The script herein this project attempts to generate gridded output from in situ observations of snowfall specifically. This script can be altered to include interpolations of different precipiation types (rain, sleet, ice, etc...) if observations are spacious enough... Simply alter the colorbar accordingly.
The script can be broken down such that;
- Observations are obtained from the GHCND server/archive. 1.a) Flagged observations are imediately removed using Pyspark. 1.b) Metadata (coordinates) are joined and processed.
- Observations are processed in an spatial outlier algorithm which is a function of IDW and query search radius. 2.a) Given an observation (query point), the IDW mean is calculated from all observations within a search radius. 2.c) Given an observation (query point), the sample standard deviation is calculated from all observations within a search radius. 2.d) The query point is concidered an outlier if its Z-Score exceeds certain thresholds. 2.e) Continue to iterate the outlier algorithm until no additional outliers are found. The outlier algorithm was altered depending upon the event.

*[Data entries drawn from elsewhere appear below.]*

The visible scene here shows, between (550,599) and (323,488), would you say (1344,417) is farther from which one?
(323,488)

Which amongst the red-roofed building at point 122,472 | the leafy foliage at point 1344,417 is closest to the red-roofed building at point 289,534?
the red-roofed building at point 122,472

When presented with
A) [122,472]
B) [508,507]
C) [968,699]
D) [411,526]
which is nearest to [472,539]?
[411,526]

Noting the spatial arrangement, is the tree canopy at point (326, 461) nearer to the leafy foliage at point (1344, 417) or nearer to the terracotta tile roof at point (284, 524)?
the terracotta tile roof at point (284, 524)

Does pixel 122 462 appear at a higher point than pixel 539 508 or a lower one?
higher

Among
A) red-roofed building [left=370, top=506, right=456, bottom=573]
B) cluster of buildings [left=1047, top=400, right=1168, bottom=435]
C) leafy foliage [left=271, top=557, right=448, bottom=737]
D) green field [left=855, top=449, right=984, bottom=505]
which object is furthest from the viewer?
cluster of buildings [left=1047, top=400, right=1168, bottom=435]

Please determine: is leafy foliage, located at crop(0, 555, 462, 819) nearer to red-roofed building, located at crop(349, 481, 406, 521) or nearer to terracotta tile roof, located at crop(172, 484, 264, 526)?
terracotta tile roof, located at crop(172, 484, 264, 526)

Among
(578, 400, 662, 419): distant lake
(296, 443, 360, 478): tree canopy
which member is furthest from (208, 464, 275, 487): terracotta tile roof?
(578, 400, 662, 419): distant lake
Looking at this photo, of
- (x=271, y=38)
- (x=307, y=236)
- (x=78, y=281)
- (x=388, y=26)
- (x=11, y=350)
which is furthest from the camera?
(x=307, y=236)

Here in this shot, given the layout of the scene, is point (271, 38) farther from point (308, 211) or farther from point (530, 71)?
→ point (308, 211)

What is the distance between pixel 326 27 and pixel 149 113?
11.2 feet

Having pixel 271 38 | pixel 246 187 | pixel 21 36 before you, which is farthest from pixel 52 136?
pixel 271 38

- Dumby points (z=0) are added to the irregular grid. Dumby points are added if any given point is a certain distance from an in situ observation.
- I added an option to interpolate values for locations that are void of observers (Maine). 4.a) 0 == if there are observations north, east, south, and west of a query point. 1 == interpolate regardless 3 == do not interpolate The interpolation is IDW.
- Combine all dumby/in situ observations into an n-3 matrix (lon,lat,z)
- Build a Kriging model (spherical/hole-effect performed best).
- Interpolate the Kriging model onto a regular grid.
- Plot its results.
Pending the number of observations and size of the analysis domain, this may crash your computer. I recommend using this via an HPC server.